**The records:**

((

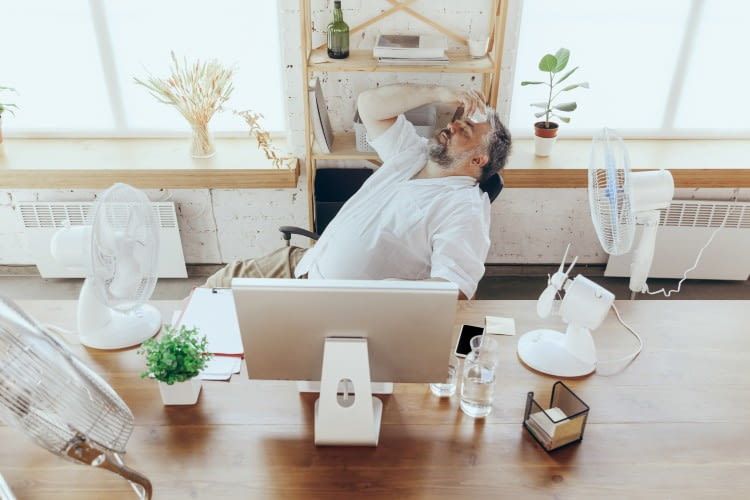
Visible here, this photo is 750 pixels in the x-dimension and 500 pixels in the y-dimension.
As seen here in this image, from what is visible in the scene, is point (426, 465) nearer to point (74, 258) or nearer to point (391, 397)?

))
((

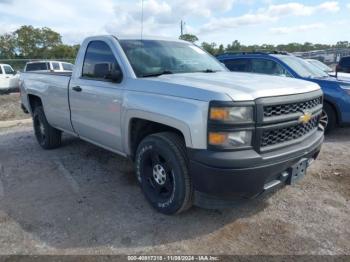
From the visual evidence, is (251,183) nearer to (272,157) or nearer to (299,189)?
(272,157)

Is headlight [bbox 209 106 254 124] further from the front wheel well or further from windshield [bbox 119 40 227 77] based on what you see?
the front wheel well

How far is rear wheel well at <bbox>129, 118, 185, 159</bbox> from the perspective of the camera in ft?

))

**Exercise details:** State how many of the rows above contain the word "well", and reply with that number alone.

**In response:** 3